İkizinin babasına olan fazlaca tepkisine şaşırdı Asi.
"Viyan babama fazla soğuk değil misin?" Asi'ye göz devirip tepsiyi çıkarak bardakları tepsiye dizdi.
"Değilim, bence yerinde tepki veriyorum! Hayır sanki bize babalık yapmış gibi demiyor mu bon sozon bononozom. He he babamızsın Reber bey!" Dedi kahkaha atarak. Asi kız kardeşinin kahkahasına eşlik etti.

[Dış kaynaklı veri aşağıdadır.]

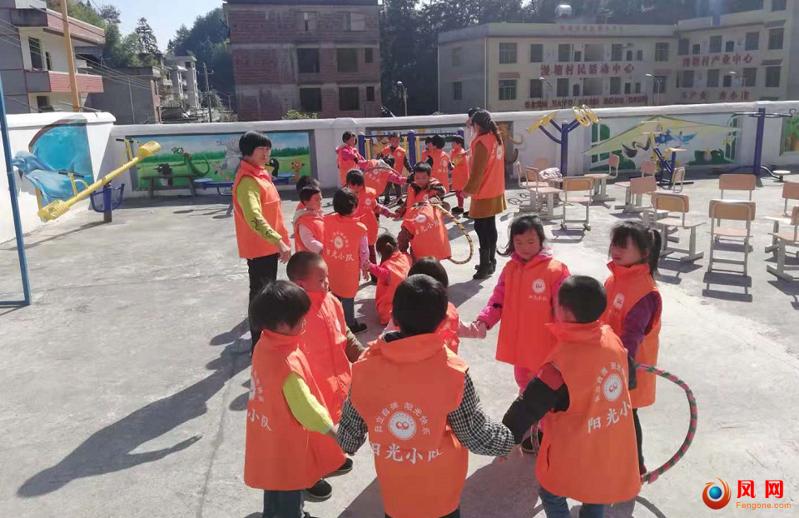 儿童心理健康 隆回县湴塘村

"Allah cezanı vermesin. Hayde hayde ayran hazır mı?"
Viyan ikizin sorusuyla kahkahasını durdurarak"Yaptım hazır, sofrayı kurayım mı? " diye sormasıyla Asi başını aşağı yukarı salladı. Viyan sofra bezini alarak mutfaktan çıktığında Asi yemekleri tabaklara koyuyordu.
Sonunda ikisi yemekleri salona taşırlarken Devrim, kapıdan içeri girmiş iki kardeşinide öptükten sonra sofraya geçmişti. Herkes oturmuş yemeğe başlarken Reber bey söze atıldı.
"Yarın hiç bir şey eksik olmasın, evde eksik bir şey varsa sabah Devrim erkenden çıkıp alsın. " Dediğinde Delal xanım tamam dercesine kafasını salladı.
"Ne zaman gelecekler?"Diye sordu Asi. Hepsi başını tabağından kaldırıp yaşlı adama baktı.
"Öğlene doğru gelirler. " diyerek yemeğine devam etti Reber bey.
Devrim, elini yumruk yapıp dizinin üstüne koyup sıktı. Bacılarının istemediği kişilerle evlenmesini istemiyordu! Yanlarından ayrılıp başka tanımadığı adamlarla olmasını, hele bunlar Şahman oğulları olması canını sıkıyordu? Lakin inatçı babası kafasına koyduğunu yapıyordu. Dün gece saatlerce tartışmış babasını sözünden geri döndürememişti.
Yemekler afiyetle yenildikten Sonra İki kız kardeş sofrayı el birliğiyle kaldırıp çayları alarak bahçeye çıktılar. Her zaman yaptıkları gibi yıldızlara eşlik ederek çaylarını yudumladılar.
Gecenin sonunda herkes yatağına geçerken Viyan yerinden doğrulup kardeşine baktı.
"Biz bu adamların yüzlerini daha görmedik! Yarın bir gün karşımıza çıkarlarsa ne yapacağız? Yahu Ayşe nene gibi ilk gecemiz demi göreceğiz kocamızı?"
Genç kızın şakayla karışık ciddi sorusuyla Asi güldü. "Sanırım bu gidişle Ayşe neneden farkımız kalmıyacak."
"Off ya ben hiç böyle hayal etmemiştim." dedi üzgünce Viyan.
Asi kardeşinin düşen suratıyla aklına gelenle
"Bende ama biliyor musun merak ediyorumda acaba yakışıklılar mı?"Diye sorup kahkaha attığında Viyanda ikizine katıldı. Zaten hep böyleydiler. Biri gülse ötekide muhakkak gülerdi.
"Ya bence yakışıklılar, yakışıklı olduğu kadar havalılar, havalı olduğu kadarda egolular ha bide ağalar ya şimdi havalarından geçmiyorlardır!"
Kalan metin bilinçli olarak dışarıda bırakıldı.